Porous asphalt is produced and placed using the same methods as conventional asphalt concrete; it differs in that fine (small) aggregates are omitted from the asphalt mixture. The remaining large, single-sized aggregate particles leave open voids that give the material its porosity and permeability. To ensure pavement strength, fiber may be added to the mix or a polymer-modified asphalt binder may be used. Generally, porous asphalt pavements are designed with a subsurface reservoir that holds water that passes through the pavement, allowing it to evaporate and/or percolate slowly into the surround soils.
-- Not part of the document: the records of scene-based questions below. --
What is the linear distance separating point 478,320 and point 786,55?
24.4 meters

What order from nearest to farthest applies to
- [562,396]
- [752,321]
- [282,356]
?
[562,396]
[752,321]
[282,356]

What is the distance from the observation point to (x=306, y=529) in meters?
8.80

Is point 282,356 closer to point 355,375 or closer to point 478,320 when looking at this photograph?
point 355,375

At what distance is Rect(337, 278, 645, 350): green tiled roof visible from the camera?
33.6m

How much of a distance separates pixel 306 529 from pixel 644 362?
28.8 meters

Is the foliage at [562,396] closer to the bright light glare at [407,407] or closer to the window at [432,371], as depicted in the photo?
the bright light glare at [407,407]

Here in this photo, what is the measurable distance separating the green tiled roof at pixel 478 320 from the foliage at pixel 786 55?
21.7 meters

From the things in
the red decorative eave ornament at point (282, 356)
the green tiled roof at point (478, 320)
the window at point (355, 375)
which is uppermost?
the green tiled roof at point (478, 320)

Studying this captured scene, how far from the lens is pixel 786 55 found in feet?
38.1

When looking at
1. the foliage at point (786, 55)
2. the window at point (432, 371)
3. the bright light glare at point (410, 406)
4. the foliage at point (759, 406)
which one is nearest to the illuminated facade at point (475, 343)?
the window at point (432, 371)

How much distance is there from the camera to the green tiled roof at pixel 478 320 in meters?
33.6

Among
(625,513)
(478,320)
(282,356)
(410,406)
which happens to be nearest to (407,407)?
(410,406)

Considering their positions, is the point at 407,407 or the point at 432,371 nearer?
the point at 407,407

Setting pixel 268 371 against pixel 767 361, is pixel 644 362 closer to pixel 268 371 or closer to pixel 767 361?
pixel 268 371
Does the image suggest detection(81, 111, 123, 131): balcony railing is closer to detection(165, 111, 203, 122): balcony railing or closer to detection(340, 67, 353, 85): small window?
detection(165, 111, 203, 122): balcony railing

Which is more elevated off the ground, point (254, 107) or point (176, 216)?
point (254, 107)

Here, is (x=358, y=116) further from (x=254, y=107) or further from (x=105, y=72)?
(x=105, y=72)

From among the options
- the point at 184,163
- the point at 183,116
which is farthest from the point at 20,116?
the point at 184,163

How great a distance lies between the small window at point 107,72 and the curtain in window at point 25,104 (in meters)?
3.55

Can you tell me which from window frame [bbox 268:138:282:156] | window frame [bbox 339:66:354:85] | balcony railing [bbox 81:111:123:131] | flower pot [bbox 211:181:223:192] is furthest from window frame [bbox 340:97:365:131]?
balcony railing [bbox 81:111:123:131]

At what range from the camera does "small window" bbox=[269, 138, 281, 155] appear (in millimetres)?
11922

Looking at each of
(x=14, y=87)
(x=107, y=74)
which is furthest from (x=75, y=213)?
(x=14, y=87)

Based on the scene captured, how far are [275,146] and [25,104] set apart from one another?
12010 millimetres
Open-graded friction courses (OGFC) are a porous asphalt surface course used on highways to improve driving safety by removing water from the surface. These use an open-graded mix design for the top layer of asphalt. Unlike a full-depth porous asphalt pavement, OGFCs do not drain water to the base of a pavement. Instead, they allow water to infiltrate the top 3/4 to 1+1/2 in of the pavement and then drain out to the side of the roadway. This can improve the friction characteristics of the road and reduce road spray.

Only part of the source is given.